Smarting over the state Senate's refusal to pass marriage equality and disillusioned at the moment with the Democratic Party majority, Garden State Equality’s 85-member Board of Directors unanimously decided against giving financial contributions to political parties and their affiliated committees.  

Under the new policy, Garden State Equality will make financial contributions only to individual candidates and to non-party organizations that further equality for the LGBT community, according to a release issued this morning by the organization.

“No political party has a record good enough on LGBT civil rights that it can rightfully claim to be entitled to our money on a party-wide basis,” said Steven Goldstein, chair of Garden State Equality.  “No longer will we let any political party take our money and volunteers with one hand, and slap us in the face with the other when we seek full equality.

"Our Board of Directors felt so strongly about adopting this new policy," he added, "that it unanimously decided to include it in the organization's bylaws."

Garden State Equality estimates that since 2005 they have given $500,000 to Democratic Party candidates while giving only minimally to Republicans.

"Is this a broadside at the Democratic Party?" asked Goldstein. "Of course, it is."

"With the exception of Speaker (Shelia) Oliver, who has had a long record of being a champion of equality, nobody in the Democratic Party's leadership reached out to us," said Goldstein. "Come on, if you're Steve Sweeney, pick up the phone. If you're John Wisniewski, pick up the phone. We have been the most unstintingly loyal organization to the party. Other than organized labor which is in its own league, no other constituency has been as loyal to the party."

Well it appears that Assemblyman Wisniewski got the message, because he's been subserviently sucking GSE ass ever since.  He sponsored A-4790, the GSE rip-off bill.  Here's what it does:

An Act providing for the issuance of “Equality” license plates and supplementing chapter 3 of Title 39 of the Revised Statutes.

How's that for making government work for you!

So an organization that is involved in lobbying, political campaigns, and funding the Democrat Party is going to get its own government bank account and source of government funding.  WTF!

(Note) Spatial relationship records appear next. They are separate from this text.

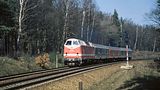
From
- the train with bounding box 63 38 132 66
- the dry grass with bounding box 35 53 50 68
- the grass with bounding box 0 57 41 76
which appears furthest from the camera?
the train with bounding box 63 38 132 66

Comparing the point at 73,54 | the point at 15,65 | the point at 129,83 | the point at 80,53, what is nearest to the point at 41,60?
the point at 73,54

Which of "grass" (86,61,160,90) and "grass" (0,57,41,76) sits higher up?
"grass" (0,57,41,76)

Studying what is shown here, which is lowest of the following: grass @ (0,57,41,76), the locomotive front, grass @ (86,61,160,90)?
grass @ (86,61,160,90)

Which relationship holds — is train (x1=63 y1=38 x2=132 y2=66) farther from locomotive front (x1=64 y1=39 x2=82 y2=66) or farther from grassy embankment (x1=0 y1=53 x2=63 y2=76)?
grassy embankment (x1=0 y1=53 x2=63 y2=76)

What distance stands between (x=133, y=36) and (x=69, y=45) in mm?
119273

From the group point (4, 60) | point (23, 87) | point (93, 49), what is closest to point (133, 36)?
point (93, 49)

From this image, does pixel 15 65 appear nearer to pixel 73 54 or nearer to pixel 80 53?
pixel 73 54

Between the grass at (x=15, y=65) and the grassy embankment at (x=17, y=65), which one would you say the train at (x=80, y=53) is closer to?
the grassy embankment at (x=17, y=65)

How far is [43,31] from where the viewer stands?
6512 centimetres

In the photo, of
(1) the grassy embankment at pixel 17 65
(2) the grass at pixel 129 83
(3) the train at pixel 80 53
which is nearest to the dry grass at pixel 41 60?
(1) the grassy embankment at pixel 17 65

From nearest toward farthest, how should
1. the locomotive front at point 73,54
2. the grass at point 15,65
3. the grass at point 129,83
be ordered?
1. the grass at point 129,83
2. the grass at point 15,65
3. the locomotive front at point 73,54

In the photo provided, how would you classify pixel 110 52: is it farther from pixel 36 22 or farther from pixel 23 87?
pixel 23 87

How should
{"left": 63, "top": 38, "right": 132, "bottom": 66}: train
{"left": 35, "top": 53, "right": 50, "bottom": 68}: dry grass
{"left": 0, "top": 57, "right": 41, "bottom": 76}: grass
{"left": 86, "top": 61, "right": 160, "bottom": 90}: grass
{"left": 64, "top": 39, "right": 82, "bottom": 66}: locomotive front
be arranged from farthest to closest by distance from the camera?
{"left": 63, "top": 38, "right": 132, "bottom": 66}: train < {"left": 64, "top": 39, "right": 82, "bottom": 66}: locomotive front < {"left": 35, "top": 53, "right": 50, "bottom": 68}: dry grass < {"left": 0, "top": 57, "right": 41, "bottom": 76}: grass < {"left": 86, "top": 61, "right": 160, "bottom": 90}: grass

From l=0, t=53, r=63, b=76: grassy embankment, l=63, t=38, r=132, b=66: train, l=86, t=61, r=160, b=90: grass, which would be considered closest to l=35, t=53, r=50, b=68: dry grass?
l=0, t=53, r=63, b=76: grassy embankment
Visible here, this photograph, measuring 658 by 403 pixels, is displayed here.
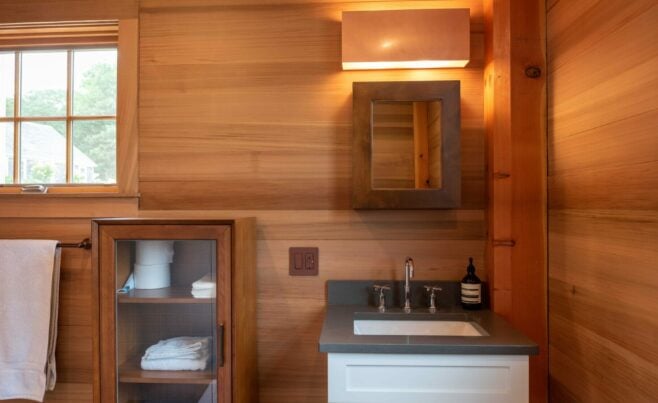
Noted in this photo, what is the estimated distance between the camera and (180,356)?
129 centimetres

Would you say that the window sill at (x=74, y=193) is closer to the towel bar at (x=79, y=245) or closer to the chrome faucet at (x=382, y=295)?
the towel bar at (x=79, y=245)

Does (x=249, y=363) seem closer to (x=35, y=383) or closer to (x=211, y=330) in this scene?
(x=211, y=330)

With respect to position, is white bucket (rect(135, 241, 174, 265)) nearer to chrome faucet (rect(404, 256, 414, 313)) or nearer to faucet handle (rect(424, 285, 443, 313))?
chrome faucet (rect(404, 256, 414, 313))

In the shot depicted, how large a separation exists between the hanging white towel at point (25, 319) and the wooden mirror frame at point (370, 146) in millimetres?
1183

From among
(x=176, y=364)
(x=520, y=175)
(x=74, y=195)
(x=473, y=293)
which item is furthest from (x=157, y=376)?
(x=520, y=175)

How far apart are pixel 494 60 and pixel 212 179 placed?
3.74ft

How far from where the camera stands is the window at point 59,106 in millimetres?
1618

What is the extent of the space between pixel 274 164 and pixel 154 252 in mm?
536

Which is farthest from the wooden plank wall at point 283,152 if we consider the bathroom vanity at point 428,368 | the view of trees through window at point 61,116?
the bathroom vanity at point 428,368

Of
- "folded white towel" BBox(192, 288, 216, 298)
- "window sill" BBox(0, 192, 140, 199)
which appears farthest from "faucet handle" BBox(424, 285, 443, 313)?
"window sill" BBox(0, 192, 140, 199)

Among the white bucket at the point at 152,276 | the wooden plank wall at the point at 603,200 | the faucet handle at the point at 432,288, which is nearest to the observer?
the wooden plank wall at the point at 603,200

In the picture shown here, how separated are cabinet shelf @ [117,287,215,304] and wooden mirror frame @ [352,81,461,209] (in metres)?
0.64

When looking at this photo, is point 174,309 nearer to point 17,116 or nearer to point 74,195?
point 74,195

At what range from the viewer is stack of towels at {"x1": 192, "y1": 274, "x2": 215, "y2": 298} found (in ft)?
4.10
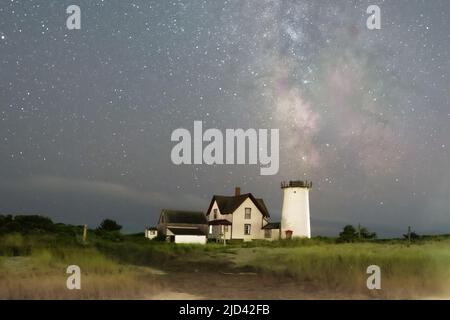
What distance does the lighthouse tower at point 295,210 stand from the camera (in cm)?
5744

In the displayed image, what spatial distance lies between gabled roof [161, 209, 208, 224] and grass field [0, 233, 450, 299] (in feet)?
88.7

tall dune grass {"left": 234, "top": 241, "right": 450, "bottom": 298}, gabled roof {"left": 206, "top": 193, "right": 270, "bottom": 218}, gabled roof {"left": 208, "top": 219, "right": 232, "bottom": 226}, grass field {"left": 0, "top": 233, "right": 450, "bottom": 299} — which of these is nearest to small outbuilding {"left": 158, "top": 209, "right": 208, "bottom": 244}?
gabled roof {"left": 208, "top": 219, "right": 232, "bottom": 226}

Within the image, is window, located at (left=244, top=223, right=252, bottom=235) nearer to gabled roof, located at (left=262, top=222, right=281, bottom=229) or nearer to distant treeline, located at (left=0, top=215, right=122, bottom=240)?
gabled roof, located at (left=262, top=222, right=281, bottom=229)

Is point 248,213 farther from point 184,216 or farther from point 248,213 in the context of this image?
point 184,216

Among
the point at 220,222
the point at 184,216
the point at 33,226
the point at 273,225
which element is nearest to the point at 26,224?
the point at 33,226

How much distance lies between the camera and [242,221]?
5931cm

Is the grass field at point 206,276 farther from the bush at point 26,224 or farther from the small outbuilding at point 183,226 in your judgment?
the small outbuilding at point 183,226

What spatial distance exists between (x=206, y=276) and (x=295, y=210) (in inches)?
1423

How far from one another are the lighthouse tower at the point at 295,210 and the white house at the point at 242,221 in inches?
56.3
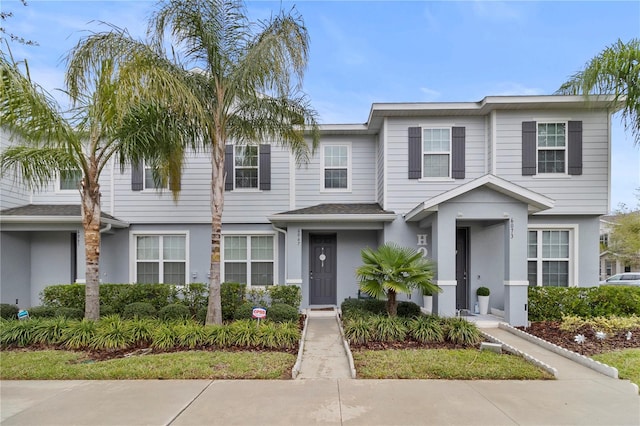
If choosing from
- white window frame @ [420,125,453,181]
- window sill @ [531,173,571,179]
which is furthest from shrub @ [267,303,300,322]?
window sill @ [531,173,571,179]

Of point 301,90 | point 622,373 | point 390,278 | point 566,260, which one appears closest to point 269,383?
point 390,278

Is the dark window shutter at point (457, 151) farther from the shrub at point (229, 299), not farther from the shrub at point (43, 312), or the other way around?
the shrub at point (43, 312)

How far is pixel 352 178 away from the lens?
11.1 m

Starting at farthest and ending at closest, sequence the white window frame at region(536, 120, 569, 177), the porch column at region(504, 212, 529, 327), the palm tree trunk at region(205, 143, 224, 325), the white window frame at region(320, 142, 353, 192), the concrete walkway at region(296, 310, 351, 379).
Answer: the white window frame at region(320, 142, 353, 192)
the white window frame at region(536, 120, 569, 177)
the porch column at region(504, 212, 529, 327)
the palm tree trunk at region(205, 143, 224, 325)
the concrete walkway at region(296, 310, 351, 379)

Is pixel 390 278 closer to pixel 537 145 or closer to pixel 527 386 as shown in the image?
pixel 527 386

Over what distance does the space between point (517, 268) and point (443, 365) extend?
13.3ft

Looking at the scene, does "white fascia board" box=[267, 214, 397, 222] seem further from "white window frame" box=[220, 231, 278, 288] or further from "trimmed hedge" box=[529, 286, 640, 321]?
"trimmed hedge" box=[529, 286, 640, 321]

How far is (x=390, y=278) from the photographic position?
24.1ft

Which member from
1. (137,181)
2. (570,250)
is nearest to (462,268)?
(570,250)

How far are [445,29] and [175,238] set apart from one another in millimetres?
11132

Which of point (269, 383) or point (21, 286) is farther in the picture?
point (21, 286)

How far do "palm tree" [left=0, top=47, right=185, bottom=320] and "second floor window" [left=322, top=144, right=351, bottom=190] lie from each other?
15.3 feet

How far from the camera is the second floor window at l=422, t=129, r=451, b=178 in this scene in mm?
10188

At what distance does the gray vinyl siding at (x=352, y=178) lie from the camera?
10.9m
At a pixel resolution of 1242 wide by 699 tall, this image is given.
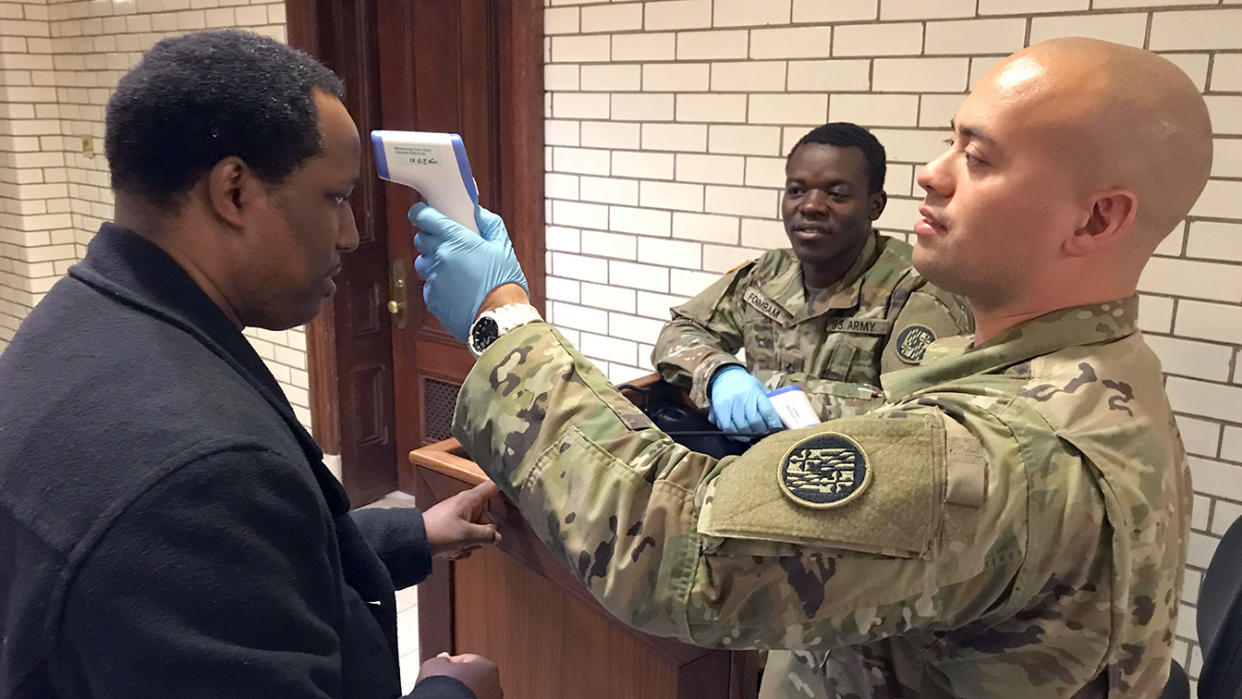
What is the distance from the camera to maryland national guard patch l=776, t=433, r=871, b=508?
0.78 meters

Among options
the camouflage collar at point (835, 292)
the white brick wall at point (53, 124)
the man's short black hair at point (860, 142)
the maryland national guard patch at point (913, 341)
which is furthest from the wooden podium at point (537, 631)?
the white brick wall at point (53, 124)

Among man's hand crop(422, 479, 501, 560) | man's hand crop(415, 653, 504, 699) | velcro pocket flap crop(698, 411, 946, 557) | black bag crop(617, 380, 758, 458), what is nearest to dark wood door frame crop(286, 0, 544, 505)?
black bag crop(617, 380, 758, 458)

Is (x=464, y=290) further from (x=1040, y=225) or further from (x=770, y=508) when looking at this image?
(x=1040, y=225)

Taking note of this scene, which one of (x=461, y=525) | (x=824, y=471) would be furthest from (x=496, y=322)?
(x=824, y=471)

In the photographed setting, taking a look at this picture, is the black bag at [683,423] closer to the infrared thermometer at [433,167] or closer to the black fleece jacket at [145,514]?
the infrared thermometer at [433,167]

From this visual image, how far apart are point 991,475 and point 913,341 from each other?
3.41 ft

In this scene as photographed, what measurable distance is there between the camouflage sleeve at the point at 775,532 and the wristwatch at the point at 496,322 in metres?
0.19

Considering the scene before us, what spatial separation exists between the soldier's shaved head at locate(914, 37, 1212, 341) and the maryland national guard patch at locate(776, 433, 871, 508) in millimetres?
263

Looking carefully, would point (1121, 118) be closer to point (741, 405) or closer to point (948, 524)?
point (948, 524)

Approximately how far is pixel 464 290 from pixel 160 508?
Answer: 545mm

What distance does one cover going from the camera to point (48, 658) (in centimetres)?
67

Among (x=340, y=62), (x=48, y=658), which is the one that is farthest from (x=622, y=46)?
(x=48, y=658)

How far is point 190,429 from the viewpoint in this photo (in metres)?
0.69

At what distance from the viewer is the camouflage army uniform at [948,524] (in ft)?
2.51
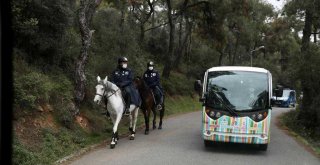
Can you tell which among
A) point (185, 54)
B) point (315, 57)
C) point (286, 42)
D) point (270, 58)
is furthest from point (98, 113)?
point (270, 58)

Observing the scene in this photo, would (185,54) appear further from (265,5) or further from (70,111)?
(70,111)

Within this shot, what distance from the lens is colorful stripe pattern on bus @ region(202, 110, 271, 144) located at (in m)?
12.8

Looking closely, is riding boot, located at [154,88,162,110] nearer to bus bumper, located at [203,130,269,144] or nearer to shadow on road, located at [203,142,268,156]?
shadow on road, located at [203,142,268,156]

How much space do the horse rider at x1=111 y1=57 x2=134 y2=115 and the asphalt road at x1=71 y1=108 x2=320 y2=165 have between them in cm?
156

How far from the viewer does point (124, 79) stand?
48.7 feet

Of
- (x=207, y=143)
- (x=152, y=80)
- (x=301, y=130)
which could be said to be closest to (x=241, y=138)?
(x=207, y=143)

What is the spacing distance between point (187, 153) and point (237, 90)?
2.63 meters

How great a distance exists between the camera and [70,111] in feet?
47.8

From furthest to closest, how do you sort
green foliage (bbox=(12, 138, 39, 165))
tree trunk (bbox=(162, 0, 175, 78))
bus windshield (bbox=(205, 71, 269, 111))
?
tree trunk (bbox=(162, 0, 175, 78)), bus windshield (bbox=(205, 71, 269, 111)), green foliage (bbox=(12, 138, 39, 165))

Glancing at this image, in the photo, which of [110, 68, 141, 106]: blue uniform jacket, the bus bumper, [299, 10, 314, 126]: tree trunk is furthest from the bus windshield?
[299, 10, 314, 126]: tree trunk

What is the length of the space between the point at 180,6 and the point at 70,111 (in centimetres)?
2436

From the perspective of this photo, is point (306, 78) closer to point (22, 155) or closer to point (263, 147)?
point (263, 147)

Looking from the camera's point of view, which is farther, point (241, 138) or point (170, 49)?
point (170, 49)

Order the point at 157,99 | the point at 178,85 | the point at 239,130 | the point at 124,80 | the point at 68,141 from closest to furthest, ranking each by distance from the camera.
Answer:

Oh it has been proposed.  Former Assemblywoman Alison Littell McHose, whose husband served three tours overseas in the war against terrorism, proposed it again and again... but the Democrats stopped it every time.

The Democrats remain so focused on the groin, on genitals, on the sexuality of little children -- that they cannot be bothered with honoring the men and women who preserve their institutions, their freedom, their very being.  Screw veterans, say the Democrats... Ass Uber Alles!

Hopefully the Republican generalissimos responsible for defending and capturing legislative seats are paying attention, because if you can't design direct mail, cable, radio, and Internet advertising using this clear contrast -- then something is very wrong.  This is easy, clear-blue-water stuff that will drive up GOP turnout as it shames blue collar Democrats into taking a pass. 

Assemblyman Wisniewski, a normally thoughtful man, is allowing himself to be corrupted.  A-4790 is a very public shakedown by a lobby group/political action organization because it has the power to name and shame.  GSE is corrupt in the way that the mob is corrupt:  Do what we say or we will withhold money or use it against you or try to destroy your reputation. 

Anyone who cares about democracy and honest government will oppose A-4790.